Format every line of the items below as a JSON list of strings, with one string per line and blank lines left out. Omit the pictures from your answer.

** Start Provided material **

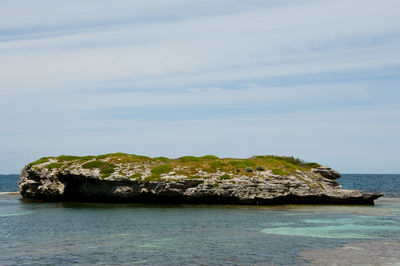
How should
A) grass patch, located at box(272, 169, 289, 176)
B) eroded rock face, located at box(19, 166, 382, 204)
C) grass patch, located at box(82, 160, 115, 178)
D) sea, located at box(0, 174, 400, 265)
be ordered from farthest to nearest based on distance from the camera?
grass patch, located at box(82, 160, 115, 178) < grass patch, located at box(272, 169, 289, 176) < eroded rock face, located at box(19, 166, 382, 204) < sea, located at box(0, 174, 400, 265)

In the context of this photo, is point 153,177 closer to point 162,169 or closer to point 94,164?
point 162,169

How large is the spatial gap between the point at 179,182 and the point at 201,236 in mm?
27250

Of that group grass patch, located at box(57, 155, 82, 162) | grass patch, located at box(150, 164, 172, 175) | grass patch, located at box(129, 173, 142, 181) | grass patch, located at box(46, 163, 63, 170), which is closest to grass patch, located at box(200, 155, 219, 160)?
grass patch, located at box(150, 164, 172, 175)

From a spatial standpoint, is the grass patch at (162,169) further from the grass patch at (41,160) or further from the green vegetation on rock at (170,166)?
the grass patch at (41,160)

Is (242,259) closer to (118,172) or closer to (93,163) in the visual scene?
(118,172)

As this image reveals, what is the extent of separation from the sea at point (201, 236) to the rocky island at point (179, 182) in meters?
6.25

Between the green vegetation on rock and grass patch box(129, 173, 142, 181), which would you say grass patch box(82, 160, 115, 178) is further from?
grass patch box(129, 173, 142, 181)

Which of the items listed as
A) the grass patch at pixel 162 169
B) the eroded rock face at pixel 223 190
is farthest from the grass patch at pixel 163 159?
the eroded rock face at pixel 223 190

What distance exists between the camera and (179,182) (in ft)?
201

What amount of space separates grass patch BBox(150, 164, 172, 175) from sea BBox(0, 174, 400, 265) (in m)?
10.4

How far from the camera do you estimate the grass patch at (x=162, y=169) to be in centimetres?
6435

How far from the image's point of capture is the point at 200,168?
65.2 meters

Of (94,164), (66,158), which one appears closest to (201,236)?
(94,164)

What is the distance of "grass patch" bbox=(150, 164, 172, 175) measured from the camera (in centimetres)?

** End Provided material **

### Task response
[
  "How should",
  "A) grass patch, located at box(272, 169, 289, 176)",
  "B) eroded rock face, located at box(19, 166, 382, 204)",
  "C) grass patch, located at box(82, 160, 115, 178)",
  "D) sea, located at box(0, 174, 400, 265)",
  "be ordered from farthest to nearest based on distance from the camera?",
  "grass patch, located at box(82, 160, 115, 178) < grass patch, located at box(272, 169, 289, 176) < eroded rock face, located at box(19, 166, 382, 204) < sea, located at box(0, 174, 400, 265)",
  "In the context of this photo, is point 153,177 closer to point 162,169 or closer to point 94,164?",
  "point 162,169",
  "How large is the spatial gap between the point at 179,182 and the point at 201,236 in mm?",
  "27250",
  "Of that group grass patch, located at box(57, 155, 82, 162) | grass patch, located at box(150, 164, 172, 175) | grass patch, located at box(129, 173, 142, 181) | grass patch, located at box(46, 163, 63, 170), which is closest to grass patch, located at box(200, 155, 219, 160)?",
  "grass patch, located at box(150, 164, 172, 175)",
  "From a spatial standpoint, is the grass patch at (162,169) further from the grass patch at (41,160) or further from the green vegetation on rock at (170,166)?",
  "the grass patch at (41,160)",
  "Is (242,259) closer to (118,172) or closer to (93,163) in the visual scene?",
  "(118,172)",
  "As this image reveals, what is the extent of separation from the sea at point (201, 236) to the rocky island at point (179, 182) in meters?",
  "6.25",
  "Between the green vegetation on rock and grass patch box(129, 173, 142, 181), which would you say grass patch box(82, 160, 115, 178) is further from?",
  "grass patch box(129, 173, 142, 181)",
  "Which of the items listed as",
  "A) the grass patch at pixel 162 169",
  "B) the eroded rock face at pixel 223 190",
  "is farthest from the grass patch at pixel 163 159?",
  "the eroded rock face at pixel 223 190",
  "What distance exists between the camera and (179,182) (in ft)?",
  "201",
  "What amount of space separates grass patch BBox(150, 164, 172, 175) from sea BBox(0, 174, 400, 265) (in m)?",
  "10.4",
  "How far from the camera do you estimate the grass patch at (x=162, y=169) to be in centimetres?",
  "6435",
  "How far from the image's point of capture is the point at 200,168?",
  "65.2 meters",
  "Of (94,164), (66,158), which one appears closest to (201,236)?",
  "(94,164)",
  "What is the distance of \"grass patch\" bbox=(150, 164, 172, 175) measured from the camera (in centimetres)?"
]